Commission des finances, du contrôle budgétaire et des comptes économiques de la nation — Réunion du 30 janvier 2013 : 1ère réunion
Séparation et régulation des activités bancaires — Table ronde

Pierre de Lauzun, directeur général délégué de la Fédération bancaire française :

S'agissant du soutien public aux banques, vous évoquez les 1 600 milliards d'euros, cités dans le rapport Liikanen. Le chiffre est discutable mais la question - comment l'éviter ? -, elle, est indiscutable.

Oui, nous avons besoin d'une réforme en profondeur. Notre propos initial consiste simplement à souligner que la séparation n'est pas le moyen efficace de cette réforme. En revanche, l'aspect prudentiel et la résolution sont beaucoup plus importants.

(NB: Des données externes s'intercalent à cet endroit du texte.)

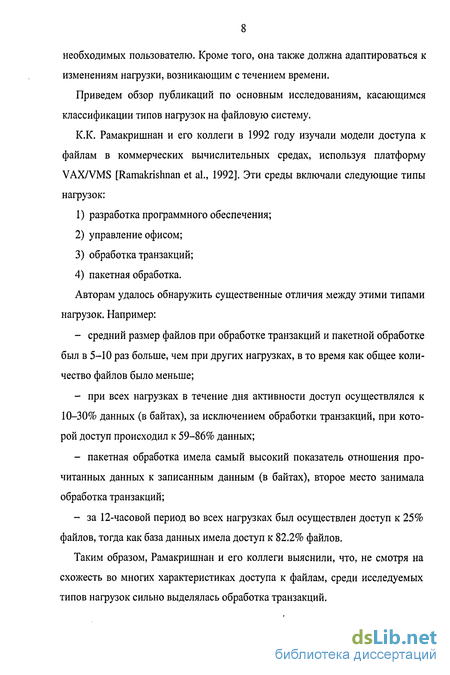 8

необходимых пользователю. Кроме того, она также должна адаптироваться к изменениям нагрузки, возникающим с течением времени.

Приведем обзор публикаций по основным исследованиям, касающимся классификации типов нагрузок на файловую систему.

К.К. Рамакришнан и его коллеги в 1992 году изучали модели доступа к файлам в коммерческих вычислительных средах, используя платформу VAX/VMS [Ramakrishnan et al., 1992]. Эти среды включали следующие типы нагрузок:

1) разработка программного обеспечения;

2) управление офисом;

3) обработка транзакций;

4) пакетная обработка.

Авторам удалось обнаружить существенные отличия между этими типами нагрузок. Например:

– средний размер файлов при обработке транзакций и пакетной обработке был в 5–10 раз больше, чем при других нагрузках, в то время как общее количество файлов было меньше;

– при всех нагрузках в течение дня активности доступ осуществлялся к 10–30% данных (в байтах), за исключением обработки транзакций, при которой доступ происходил к 59–86% данных;

– пакетная обработка имела самый высокий показатель отношения прочитанных данных к записанным данным (в байтах), второе место занимала обработка транзакций;

– за 12-часовой период во всех нагрузках был осуществлен доступ к 25% файлов, тогда как база данных имела доступ к 82.2% файлов.

Таким образом, Рамакришнан и его коллеги выяснили, что, не смотря на схожесть во многих характеристиках доступа к файлам, среди исследуемых типов нагрузок сильно выделялась обработка транзакций.

dsLib.net
библиотека диссертаций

Certaines personnes, y compris parmi les plus critiques vis-à-vis du projet, considèrent comme absolument normal que la banque de détail bénéficie d'une garantie publique. Pour moi, c'est totalement scandaleux, ce sont des activités privées. Il n'y a aucune raison qu'il y ait une garantie publique. Je ne parle pas de la garantie des dépôts.

Il faut faire en sorte que le système soit organisé pour éviter que les contribuables soient mis en cause. On n'y arrive pas nécessairement, mais il faut essayer de l'éviter. En tout état de cause, la séparation ne change pas grand-chose, car elle est fondée sur l'idée fausse selon laquelle les marchés, intrinsèquement, sont horribles et dangereux. Ce n'est pas vrai qu'en les mettant à part, on pourra progresser. D'ailleurs, on ne touche pas au marché puisque la loi s'applique aux seuls établissements de crédit français et que l'essentiel des marchés sont anglo-saxons.

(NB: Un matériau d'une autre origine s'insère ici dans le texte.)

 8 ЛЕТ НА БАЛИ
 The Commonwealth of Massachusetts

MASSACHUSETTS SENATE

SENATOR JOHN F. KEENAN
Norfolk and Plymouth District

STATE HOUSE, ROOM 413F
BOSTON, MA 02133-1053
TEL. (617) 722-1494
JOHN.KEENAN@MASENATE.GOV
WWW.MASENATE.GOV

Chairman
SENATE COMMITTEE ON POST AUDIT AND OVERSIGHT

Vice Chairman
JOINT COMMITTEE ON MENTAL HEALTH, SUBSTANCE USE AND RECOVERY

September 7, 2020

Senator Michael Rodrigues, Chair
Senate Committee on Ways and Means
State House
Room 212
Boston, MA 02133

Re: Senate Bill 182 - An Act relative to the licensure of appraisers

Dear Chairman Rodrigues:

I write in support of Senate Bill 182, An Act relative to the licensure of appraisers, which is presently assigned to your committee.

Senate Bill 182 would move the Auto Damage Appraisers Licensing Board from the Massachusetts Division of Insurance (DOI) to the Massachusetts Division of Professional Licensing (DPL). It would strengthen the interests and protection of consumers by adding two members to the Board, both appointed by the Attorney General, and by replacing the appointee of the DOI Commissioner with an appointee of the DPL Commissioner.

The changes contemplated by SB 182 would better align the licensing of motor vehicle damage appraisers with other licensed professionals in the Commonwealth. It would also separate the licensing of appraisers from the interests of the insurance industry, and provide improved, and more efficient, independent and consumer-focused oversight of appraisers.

D'ailleurs, pour rebondir sur la question du rapporteur général, aucune des réformes en cours ou proposées, le projet de loi français, les propositions Vickers, la règle Vocker, le rapport Liikanen, n'aurait permis d'empêcher la crise. Est-ce qu'elles auraient limité l'enfer de la crise ? Très partiellement.

Est-ce que, pour autant, nous devons nous résigner ? Absolument pas. Mais nous devons viser d'autres réformes, à savoir le prudentiel, la résolution et la réforme des marchés. Nous avons été les premiers, à la Fédération bancaire française, fin 2008, à recommander ce que l'on appelle la compensation. Un mot bien mystérieux. Concrètement, il s'agit de réduire l'adhérence mutuelle des établissements. Elle réduit massivement les effets dominos des uns sur les autres. C'est une réforme profonde, en cours de mise en place.

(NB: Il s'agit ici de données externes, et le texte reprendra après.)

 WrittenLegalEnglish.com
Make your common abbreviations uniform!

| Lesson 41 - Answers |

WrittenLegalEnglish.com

Beaucoup reste à faire, mais la séparation n'est pas majeure. Pour autant, dès lors qu'elle doit être mise en oeuvre, l'approche suivie, à savoir la réponse aux besoins d'un client, est raisonnable. Pour autant, le texte ne s'arrête pas aux seuls clients. Il parle également de la gestion saine et prudente des risques. On croise un critère « client » avec un critère « risque ».

Quand je dis que cela n'aurait rien changé à l'ampleur de la crise, c'est vrai en général. Ceci dit, très probablement, il y aurait eu limitation de certaines activités, notamment pour compte propre. L'impact aurait été moindre pour les banques françaises, qui d'ailleurs sont largement passées au travers de la crise. A ce propos, il faut rappeler que le soutien de l'Etat n'a pas consisté à aider des établissements, mais à se substituer à un marché de la liquidité défaillant, provisoirement et très partiellement. Il en est de même pour le LTRO, auquel les banques françaises ont souscrit à la fois parce que ce n'était pas cher et parce que l'évolution de la réglementation, notamment sur la liquidité, fait que les banques ont de moins de moins intérêt à se prêter entre elles. C'est une évolution qui n'est pas très saine mais qui résulte des décisions prises. En soi, cela ne prouve rien sur l'état de santé des banques.

En un mot, continuons nos efforts, au niveau européen et international, pour trouver des solutions. Mais la séparation n'est pas un remède miracle : elle a une valeur d'accompagnement plutôt secondaire, plutôt qu'une valeur centrale. En revanche, la résolution est très importante. Nous sommes d'accord sur le principe. En cas de difficulté, il faut pouvoir intervenir vite et bien.